[[ Excerpt, beginning ]]

Learning to give yourself the care and attention you offer others can be one of the most confronting, rewarding and liberating journeys. It ignites a glimmering light that radiates through you; a light that can then be shared as you graciously move and dance with others.

Sarah Campbell

So how do we start to remedy this? Here are 5 tips to making self-care more realistic in your life:

1. Reflect

Gently reflect on your life and whether you have ever had the opportunity to experience what it feels like to care for yourself. Can you remember a time or situation that helped you to feel calm, rested and rejuvenated? Are you aware of what your body, mind, and spirit needs when stressed or overwhelmed? Notice any fears or emotions that might arise as you do this exercise and consider how they effect your motivation to make self-care a habit. You might do this through journaling, art, or talking with a trusted loved one. You might also want to speak with a therapist to better understand any patterns or habits that effect your commitment to self-care.

2. Create a list of self-care strategies

We are all unique beings and what works for one person may feel like torture to the next. Once you have identified what you need to feel rested and rejuvenated, create a list of activities that resonate with you. It might be helpful to have practices that can be done at different intervals of the day and ones that are shorter in length. Having some flexibility and variety in activities might create fewer barriers to you engaging in self-care. After all, you might not have time to go on a bush walk everyday after work but you could commit to a 5 minute breathing exercise or an inspirational podcast on the drive home. Other suggestions might include:

  • Create a list of activities that can be done in 5 minutes, 30 minutes and an hour or two.
  • Think about activities that tap into sight, sound, smell, touch and taste.
  • Create a routine that includes self-care exercises – and remember that routines need repetitions in order for them to become habits.

3. Work on your boundaries

Learning to understand your needs and to assert them is critical. When we do this as adults we can come to accept that in healthy relationships, others are usually more than okay with us taking care of ourselves without any judgement or criticism. With these insights, we can start to heal any old fears and worries that might relate to abandonment if you dare utter your needs. In doing this, saying ‘no’ becomes more comfortable and asking for help gets easier.

[[ Excerpt, end ]]
[[ Record extracts, beginning ]]

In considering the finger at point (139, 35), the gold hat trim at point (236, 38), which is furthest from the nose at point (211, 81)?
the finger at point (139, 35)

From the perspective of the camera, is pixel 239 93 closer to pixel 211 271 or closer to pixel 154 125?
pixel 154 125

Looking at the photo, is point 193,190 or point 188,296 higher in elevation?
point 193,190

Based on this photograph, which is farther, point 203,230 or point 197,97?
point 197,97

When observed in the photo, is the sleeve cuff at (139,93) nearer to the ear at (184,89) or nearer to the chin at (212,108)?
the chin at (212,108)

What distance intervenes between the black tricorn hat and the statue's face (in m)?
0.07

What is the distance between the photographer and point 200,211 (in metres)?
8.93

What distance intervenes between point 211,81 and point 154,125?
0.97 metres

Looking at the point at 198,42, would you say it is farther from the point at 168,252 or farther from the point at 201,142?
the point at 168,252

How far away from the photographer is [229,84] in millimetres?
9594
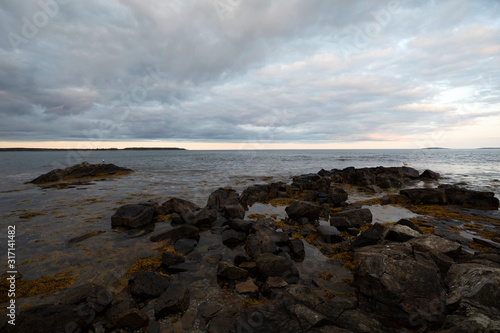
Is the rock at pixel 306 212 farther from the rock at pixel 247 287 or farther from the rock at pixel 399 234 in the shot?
the rock at pixel 247 287

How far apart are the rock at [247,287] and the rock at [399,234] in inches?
232

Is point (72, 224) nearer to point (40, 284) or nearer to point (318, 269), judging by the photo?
point (40, 284)

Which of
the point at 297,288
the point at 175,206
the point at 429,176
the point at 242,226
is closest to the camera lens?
the point at 297,288

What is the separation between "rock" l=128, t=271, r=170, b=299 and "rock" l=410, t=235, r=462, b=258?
8304mm

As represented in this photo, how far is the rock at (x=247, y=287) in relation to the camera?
20.5ft

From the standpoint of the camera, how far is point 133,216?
40.1 feet

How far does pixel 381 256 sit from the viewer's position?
6184mm

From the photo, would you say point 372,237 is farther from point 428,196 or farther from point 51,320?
point 428,196

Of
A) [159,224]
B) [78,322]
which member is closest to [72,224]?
[159,224]

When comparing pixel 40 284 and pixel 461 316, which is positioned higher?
pixel 461 316

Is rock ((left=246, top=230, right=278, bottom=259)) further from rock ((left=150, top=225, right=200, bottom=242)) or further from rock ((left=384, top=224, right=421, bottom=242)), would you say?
rock ((left=384, top=224, right=421, bottom=242))

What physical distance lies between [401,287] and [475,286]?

[[ Record extracts, end ]]

> [Tasks to complete]
A – In the self-care excerpt, what could you commit to on the drive home if there is no time for a bush walk every day after work?
B – Carry on writing the self-care excerpt, picking up after its final sentence.

> [Task answers]
A – A 5 minute breathing exercise or an inspirational podcast.

B –
4. Start some assertiveness training

It is all very well acknowledging what your needs are, but if you haven’t ever heard yourself asking for help or delegating a job then it can be a bit hard to know where to start. As humans, we do have a tendency to oscillate between extremes and can therefore switch between passivity and aggression. The later isn’t ideal and can result in conflict – the last thing we need as we are learning to set boundaries and prioritize ourselves. Asking friends for feedback can be helpful in this. It might also be necessary to engage with a therapist who can provide a safe space for role play and feedback.

5. Develop healthy self-talk

When ever we are learning new skills, it is really important to ensure that we have some encouraging words of wisdom that we can rely on. Too often, we have internalized a critical parent or caregiver from the past that rips us apart if we make a mistake. Similarly, if our standards and expectations are extremely high, then we are really vulnerable to procrastination or feelings of stress and anxiety. This happens when we focus too much on what went wrong as opposed to what we did well. So to prepare for this, it can be really helpful to create a list of kind things you can say to yourself as you start a new journey of self-care and self-compassion.

A final note:

We are sophisticated beings and our bodies ability to heal itself is nothing other than incredible. Be gentle though. Be kind. Allow time to rest.